> **OBJECTIVE**
Below, in the forum post about a Windows 10 laptop losing connection to its screen, find the passage that starts with "So I have a" and goes on through "maybe? PLEASE HELP!", and copy that passage word for word.

> **DOCUMENT EXTRACT**
———
# Windows 10 laptop losing connection to screen



## justg1997 (May 22, 2020)

So I have a bit of a weird issue. I am running a windows 10 laptop specs are - Intel i7-4710HQ CPU 2.50ghz - 28gb DDR3 ram and a gtx 980m. This laptop was damaged pretty bad, the screen was so destroyed it was removed, however internally the components are fine, but a few ports were damaged as well. I can't use the HDMI port anymore so I use the mini display port to a 32 inch tv screen and it runs great! Then usually after I shut it down and have a nights sleep the pc will show the windows loading screen and then completely lose connection to the screen. I attempt to update my gtx graphics while I have the pc running but it ultimately leads to a black screen that I have only managed to fix with a system reset. I am wondering if there is any fix for this or if I will have to just get a new hdmi port installed maybe? PLEASE HELP!
———
> **DATASET EXTRACT**
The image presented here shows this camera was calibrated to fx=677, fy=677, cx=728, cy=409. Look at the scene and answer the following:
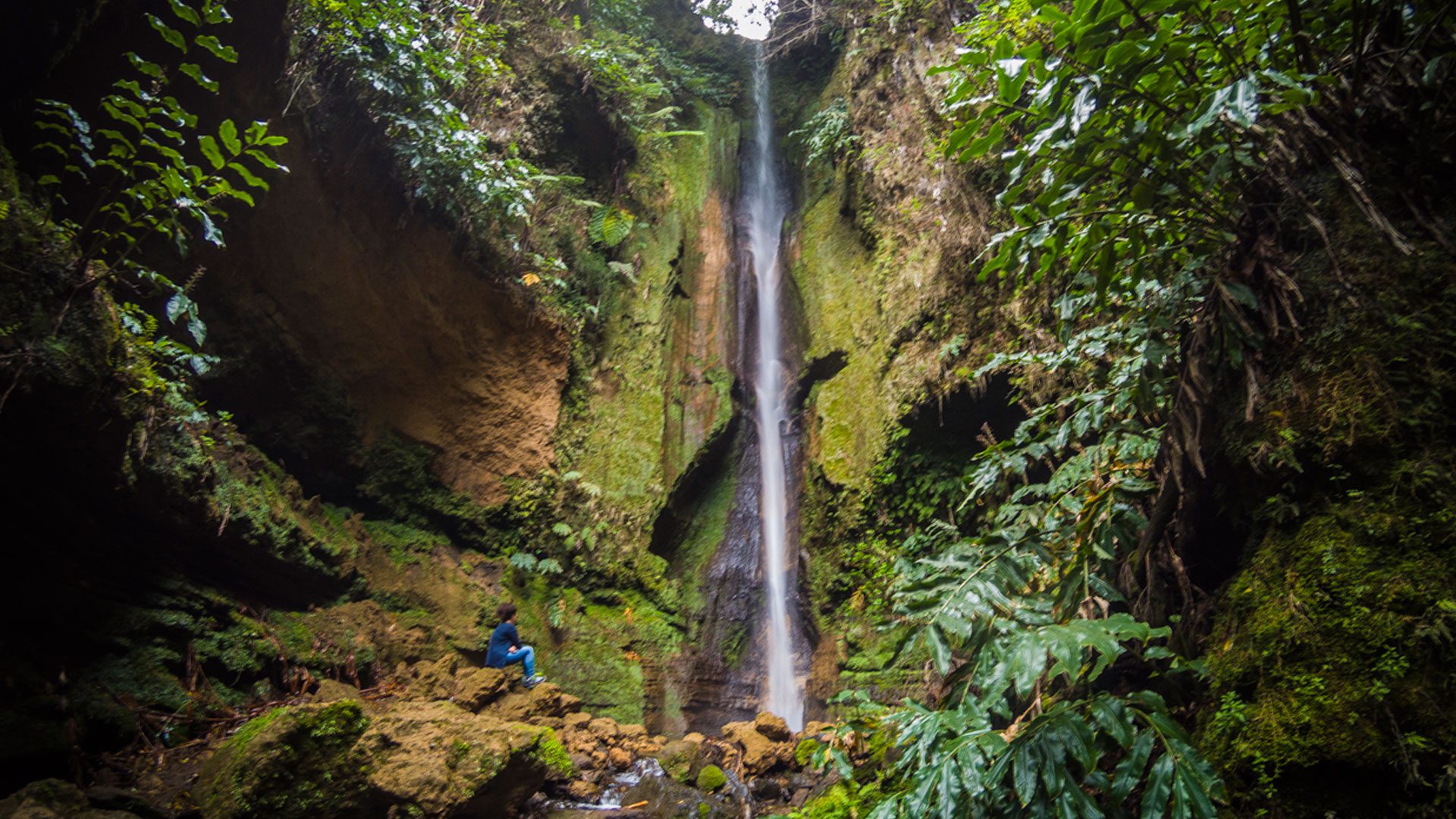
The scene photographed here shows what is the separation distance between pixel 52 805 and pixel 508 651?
3.97 metres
———
> **PROBLEM SOLUTION**
So I have a bit of a weird issue. I am running a windows 10 laptop specs are - Intel i7-4710HQ CPU 2.50ghz - 28gb DDR3 ram and a gtx 980m. This laptop was damaged pretty bad, the screen was so destroyed it was removed, however internally the components are fine, but a few ports were damaged as well. I can't use the HDMI port anymore so I use the mini display port to a 32 inch tv screen and it runs great! Then usually after I shut it down and have a nights sleep the pc will show the windows loading screen and then completely lose connection to the screen. I attempt to update my gtx graphics while I have the pc running but it ultimately leads to a black screen that I have only managed to fix with a system reset. I am wondering if there is any fix for this or if I will have to just get a new hdmi port installed maybe? PLEASE HELP!